Within the above parameters, it's extremely difficult to define gold demand accurately. The major difficulty lies in the difference in the motives for buying gold in the first place. For instance, the motive for Indians buying gold jewelry is very different from the motive behind developed world buying of gold.

We face the same difficulty in defining supply too. "Re-cycled" is a general term that does not touch on the motives for selling gold, and yet re-cycled gold is currently supplying 36% of supply. The motives behind re-cycling gold are very different in one part of the world to another and from one seller to the next.

These differences in the motives for buying and selling gold have a considerable impact on the price of gold. That's what makes an understanding of these so critical. With an investor in gold needing so much more information than a trader -who can restrict himself to technical analysis-- it is critical for him to understand these facets of the market.

Click link for: Gold supply and demand (WGC presentation) (PDF)


Different Demand Types on the Gold Price

Technology

As you can see this demand is persistent, steady, and predictable, usually taking the shape of a contract to deliver in this pattern throughout the year. This predictability ensures it has little impact on the daily price of gold. In base metals this component of demand can rise up to 90% of total demand. This makes the remaining 10% of selling and buying (discretionary) unpredictable and the major influence on that metal's price. In the gold market, this facet of demand makes up only 10.5% of demand, leaving the balance of demand less predictable.

Furthermore, it's fair to assume that barring any major change in the state of the global economy, this component of demand will not fall. The emergence of Asia is now part of that formula and is unlikely to cause any major variation of that demand.

By far the greatest bulk of the demand from industry is consumed, never to return to the market, but that only amounts to 140 to 150 tonnes of demand; however, in uses such as the computer industry, there are determined efforts to reclaim and re-cycle that gold. This inevitably softens the impact of this demand on the gold price as much of it is reclaimed and recycled. Electronics uses 71% [330 tonnes] of Technology demand with the balance making up dentistry and other industrial uses, which are not re-cycled. Once that gold is in the mouth it doesn't come out again.

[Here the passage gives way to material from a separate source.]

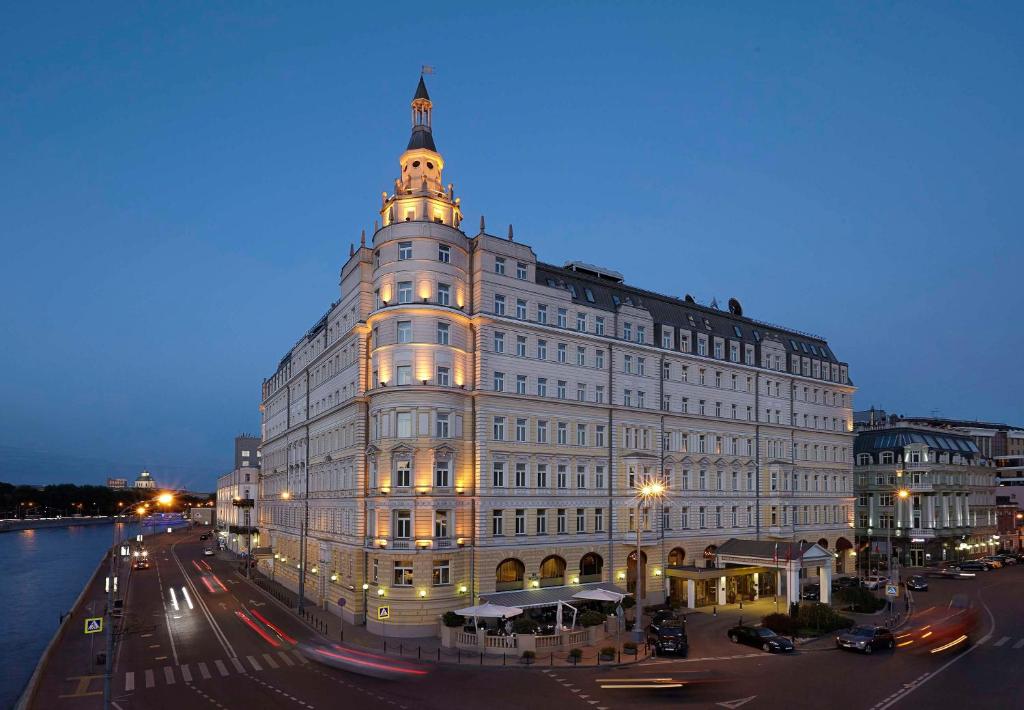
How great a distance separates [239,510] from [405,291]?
284 ft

The result is that Technology demand is not a day-to-day price driver. Its impact on the price is that it takes off an amount from supply, lessening the volume that will affect the price.


Jewelry (Developed World)

In the developed world, it means jewelry with a gold content. Its quality doesn't matter that much except to express status for the average western woman who would almost never think of it as a form of money. It is almost exclusively for decorative purposes. The thought of melting it down for sale as gold would appear destructive to its owners. So whether it is 9-carat, 18-carat or 22-carat simply states its cost to the observer. As a piece of gold it has little other meaning.

Even melting it down to make new pieces from it is foreign to the average western woman. As to considering it a part of a household's financial security -only if the piece were of particular note-- would that ever be contemplated. The current gold selling parties, where a jeweler gathers a group of women together and buys their old unused jewelry from them is the exception. Usually it involves pieces long sent up to the attic. We expect this facet of supply from the jewelry industry to last for a few years only, before that western world source is exhausted; however, it is a significant amount of the supply component. It's price sensitive to the extent that sellers remember the low prices paid for the gold, i.e. - $300 or less?, and see a windfall profit never expected. Don't expect to see these sellers buy again.